CONVERTING SCANNED PDF TO TEXT MADE SIMPLER BY PYTHON OCRmyPDF
joseph Okiro BSc., MSc., PMP?, PMI-ACP?, CISSP, CCSP, Smartsheet Proj. Mgmt. Certified.
Digital Transformation |Innovation | Cyber Security | Program & Strategy Delivery | ICT & Data Management | Financial Inclusion | Cloud Architect| ICT Consultant
OCRmyPDF is the most feature-rich and thoroughly tested command line OCR PDF conversion tool.
OCRmyPDF is a Python 3 application and library that adds OCR layers to PDFs. OCRmyPDF uses Tesseract, the best available open-source OCR engine, to perform OCR.
OCRmyPDF is limited by the Tesseract OCR engine, the PDF specification, and Ghostscript limitations.
By default, OCRmyPDF produces archival PDFs – PDF/A, which are a stricter subset of PDF features designed for long term archives. If regular PDFs are desired, this can be disabled with --output-type pdf option.
If a page in a PDF seems to have text, by default OCRmyPDF will exit without modifying the PDF. This is to ensure that PDFs that were previously OCRed or were “born digital” rather than scanned are not processed.

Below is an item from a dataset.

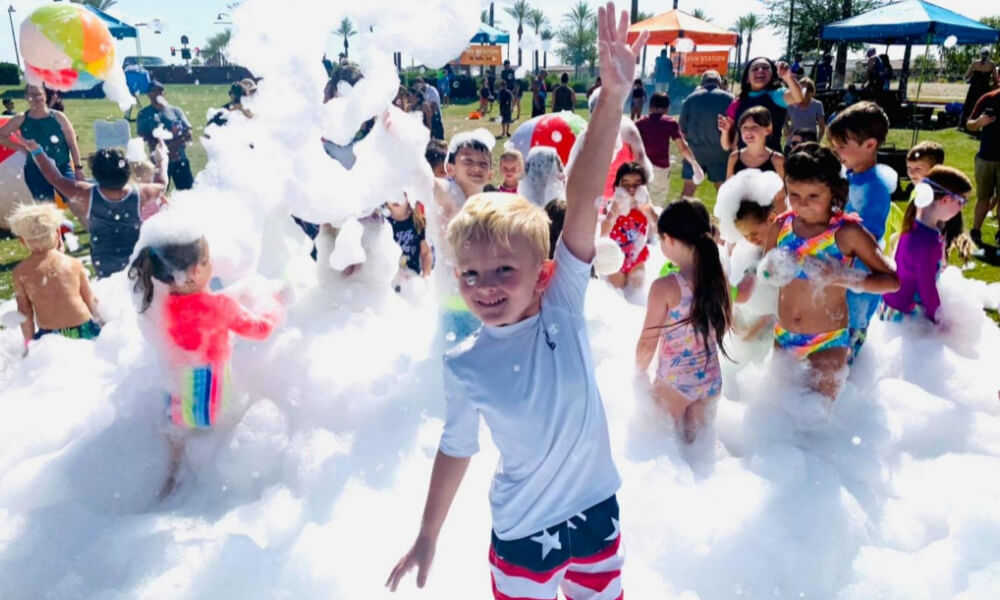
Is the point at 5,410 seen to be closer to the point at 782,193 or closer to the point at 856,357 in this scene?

Some Control of OCR options
--skip-text
No OCR will be performed on pages that already have text.
--output-type pdf
Add an OCR layer and output a standard PDF
--rotate-pages
OCR will attempt to automatic correct the rotation of each page. This can help fix a scanning job that contains a mix of landscape and portrait pages.
-l
OCRmyPDF assumes the document is in English unless told otherwise. OCR quality may be poor if the wrong language is used. Example -l eng+fra
--deskew
correct document skew (crooked scan)
--pages
Tell OCRmyPDF to only apply OCR to certain pages. For example --pages 2,3,13-17, Hyphens denote a range of pages and commas separate page numbers
--optimize
Controls optimization. Optimization is performed even if no OCR text is found
--optimize 0: Disables optimization.
--optimize 1: Enables lossless optimizations, such as transcoding images to more efficient formats.
--optimize 2: All of the above, and enables lossy optimizations and color quantization.
--optimize 3: All of the above, and enables more aggressive optimizations and targets lower image quality.
Example conversion using Jupiter Notebook (Anaconda)
import ocrmypdf
!ocrmypdf --skip-text --deskew --rotate-pages --clean --optimize 0 input.pdf output.pdf
The output.pdf can thereafter be processed by any pdf to text libraries.
If the PDF contained tables, then you can use Camelot or tabular to extract the tables from output.pdf for further processing.